When presented with this unique opportunity early this year, Council has rejected the offer without any meaningful dialogue with the club and has yet to discuss the offer in an open Council Meeting.  The end result of Council’s rejection appeared in the The Age, 28th July, 2012  – the site is now “expected to sell for about $8 million and,  following a rezoning, make way for a $100-million plus village with commercial and residential components, according to sources”.    GERA believes this offer (an $8m site for $3m) was worthy consideration and open discussion at a Council Meeting.  By rejecting the offer, Council has shown a lack of vision and a failure to invest in the future of Glen Eira.

Background

The 85 year old Alma Sports Club, located in the narrow, dead end Wilks Street, Caulfield North, occupies a 7100 square metre site. The site (in a residential area and only accessible from Wilks Street) features squash courts, 3 entous cas tennis courts, bowling green, car park and a generous club house with recently renovated facilities (restaurant, function rooms, bar and a cabaret venue).

In recent years, the not for profit, community focussed club has experienced financial difficulties. Wanting to preserve the amenity of the area, the Alma Sports Club approached Council to informally discuss a possible sale of the land/lease back agreement – the basic concept proposed by the club was for Council to buy the site for the cost of the mortgage ($3m) and allow the club to continue operating by a lease back agreement. Unfortunately, this proposal never progressed beyond the informal stage as Council (i.e. the Administration) categorically rejected the offer.  No discussion/decision occurred in an ordinary Council Meeting.

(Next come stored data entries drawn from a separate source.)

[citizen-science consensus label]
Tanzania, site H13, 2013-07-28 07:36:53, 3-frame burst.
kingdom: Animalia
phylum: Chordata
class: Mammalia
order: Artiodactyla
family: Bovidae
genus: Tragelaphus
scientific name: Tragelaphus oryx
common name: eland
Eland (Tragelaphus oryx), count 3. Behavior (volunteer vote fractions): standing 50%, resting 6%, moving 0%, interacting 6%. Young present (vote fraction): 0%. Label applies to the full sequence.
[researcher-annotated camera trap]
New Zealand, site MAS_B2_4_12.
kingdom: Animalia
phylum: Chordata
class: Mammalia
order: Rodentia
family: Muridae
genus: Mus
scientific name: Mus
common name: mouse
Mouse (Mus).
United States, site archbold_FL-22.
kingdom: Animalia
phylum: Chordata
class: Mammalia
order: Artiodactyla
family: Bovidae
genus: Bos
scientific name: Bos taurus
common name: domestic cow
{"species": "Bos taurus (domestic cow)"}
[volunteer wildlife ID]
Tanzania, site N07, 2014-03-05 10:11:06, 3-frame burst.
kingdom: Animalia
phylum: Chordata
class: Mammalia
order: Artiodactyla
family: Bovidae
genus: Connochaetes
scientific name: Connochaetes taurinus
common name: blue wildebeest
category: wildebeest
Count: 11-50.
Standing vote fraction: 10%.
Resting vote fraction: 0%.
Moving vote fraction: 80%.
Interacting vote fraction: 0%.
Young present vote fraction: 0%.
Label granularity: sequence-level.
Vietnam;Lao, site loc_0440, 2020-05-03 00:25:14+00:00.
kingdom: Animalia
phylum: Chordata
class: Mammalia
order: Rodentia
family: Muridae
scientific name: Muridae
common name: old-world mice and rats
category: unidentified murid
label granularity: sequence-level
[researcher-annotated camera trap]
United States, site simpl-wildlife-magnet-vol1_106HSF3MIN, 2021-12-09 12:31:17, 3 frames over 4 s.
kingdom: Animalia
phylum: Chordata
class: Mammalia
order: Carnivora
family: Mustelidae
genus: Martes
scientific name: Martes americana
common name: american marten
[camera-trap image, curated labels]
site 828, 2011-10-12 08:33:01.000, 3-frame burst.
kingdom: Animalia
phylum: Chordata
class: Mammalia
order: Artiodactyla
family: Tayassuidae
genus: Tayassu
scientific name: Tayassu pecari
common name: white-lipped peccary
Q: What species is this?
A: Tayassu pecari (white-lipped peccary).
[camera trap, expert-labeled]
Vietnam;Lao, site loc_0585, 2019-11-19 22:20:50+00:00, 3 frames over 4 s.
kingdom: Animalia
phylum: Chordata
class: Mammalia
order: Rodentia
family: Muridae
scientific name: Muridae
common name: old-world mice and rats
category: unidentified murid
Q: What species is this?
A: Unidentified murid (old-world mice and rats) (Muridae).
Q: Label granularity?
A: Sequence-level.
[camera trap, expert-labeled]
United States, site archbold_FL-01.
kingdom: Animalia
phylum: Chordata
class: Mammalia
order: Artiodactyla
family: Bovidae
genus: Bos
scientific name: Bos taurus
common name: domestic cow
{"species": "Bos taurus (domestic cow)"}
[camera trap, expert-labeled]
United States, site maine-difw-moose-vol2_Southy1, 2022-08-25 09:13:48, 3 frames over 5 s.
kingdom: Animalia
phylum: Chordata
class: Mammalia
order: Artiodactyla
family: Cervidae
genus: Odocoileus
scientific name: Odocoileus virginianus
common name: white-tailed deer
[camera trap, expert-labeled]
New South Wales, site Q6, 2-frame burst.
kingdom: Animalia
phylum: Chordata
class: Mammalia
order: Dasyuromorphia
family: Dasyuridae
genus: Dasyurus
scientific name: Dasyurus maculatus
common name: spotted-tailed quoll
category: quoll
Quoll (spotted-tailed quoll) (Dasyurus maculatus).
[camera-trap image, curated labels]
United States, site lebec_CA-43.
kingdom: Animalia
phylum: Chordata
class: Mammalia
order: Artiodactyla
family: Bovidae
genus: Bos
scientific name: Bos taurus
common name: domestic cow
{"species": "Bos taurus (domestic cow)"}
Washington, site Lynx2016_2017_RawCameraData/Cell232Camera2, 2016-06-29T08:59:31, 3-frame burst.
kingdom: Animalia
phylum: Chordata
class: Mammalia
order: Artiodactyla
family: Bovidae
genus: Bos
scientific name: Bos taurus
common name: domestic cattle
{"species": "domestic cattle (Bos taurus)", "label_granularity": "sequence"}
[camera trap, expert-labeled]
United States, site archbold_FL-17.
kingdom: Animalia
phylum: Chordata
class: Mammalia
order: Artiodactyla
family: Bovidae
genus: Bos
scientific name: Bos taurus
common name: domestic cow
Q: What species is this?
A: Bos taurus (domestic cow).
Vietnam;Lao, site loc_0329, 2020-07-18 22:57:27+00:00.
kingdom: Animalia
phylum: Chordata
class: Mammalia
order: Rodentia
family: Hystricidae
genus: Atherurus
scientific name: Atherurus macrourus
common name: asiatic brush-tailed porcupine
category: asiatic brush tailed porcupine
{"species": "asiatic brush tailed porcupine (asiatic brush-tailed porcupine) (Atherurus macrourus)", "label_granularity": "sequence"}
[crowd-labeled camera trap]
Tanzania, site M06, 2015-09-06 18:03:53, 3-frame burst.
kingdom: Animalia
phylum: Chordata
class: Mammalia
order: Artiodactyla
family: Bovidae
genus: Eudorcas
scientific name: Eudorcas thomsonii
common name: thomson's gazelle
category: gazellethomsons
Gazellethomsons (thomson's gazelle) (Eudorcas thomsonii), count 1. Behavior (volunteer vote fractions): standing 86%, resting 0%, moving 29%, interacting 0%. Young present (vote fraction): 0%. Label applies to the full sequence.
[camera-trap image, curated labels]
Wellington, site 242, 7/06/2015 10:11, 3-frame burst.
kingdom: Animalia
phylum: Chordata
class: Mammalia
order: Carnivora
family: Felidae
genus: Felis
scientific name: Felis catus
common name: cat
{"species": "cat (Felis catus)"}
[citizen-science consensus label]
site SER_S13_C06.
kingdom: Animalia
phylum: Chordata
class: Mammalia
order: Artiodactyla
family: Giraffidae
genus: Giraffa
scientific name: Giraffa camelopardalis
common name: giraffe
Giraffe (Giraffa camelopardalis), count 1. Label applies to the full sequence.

There are only two public records that the club approached Council with this discounted offer of sale of land/lease back agreement:

  • The Record of Councillor Assembly for 31st January, 2012 (included in 20th March Council Meeting Minutes Section 8bi – refer below link) is, as usual, uninformative.   Residents should be aware that Councillor Assemblies are in camera briefing sessions between the Council and the Administrations – by law decisions cannot be made at Assemblies, they can only be made at minuted Council Meetings.
  • At the Council Meeting of 28th February, 2012, a public question  was submitted by the Alma Sports Club, however, the question was read and answered at the meeting nor was it recorded as being taken on notice in the minutes of that meeting (as required by local law).  The public question arose out of frustration at Council’s refusal to discuss the potential sale and leaseback agreement with the Alma Club.   The  question and response was later attached, without any preamble, to the last page of the Council Meeting Minutes, 20th March, 2012.

Now at the beginning of August, 2012, the Glen Eira Leader (7/8/2012) reports that the site is to be auctioned and the club disbanded.  As the above linked “Age” article indicates, the site

  • is valued at $8 million (even though significant site demolition costs will need to be incurred)
  • will be subject to re-zoning to a higher density zone
  • is expected to become a $100-million plus village with commercial and residential components, according to sources”. 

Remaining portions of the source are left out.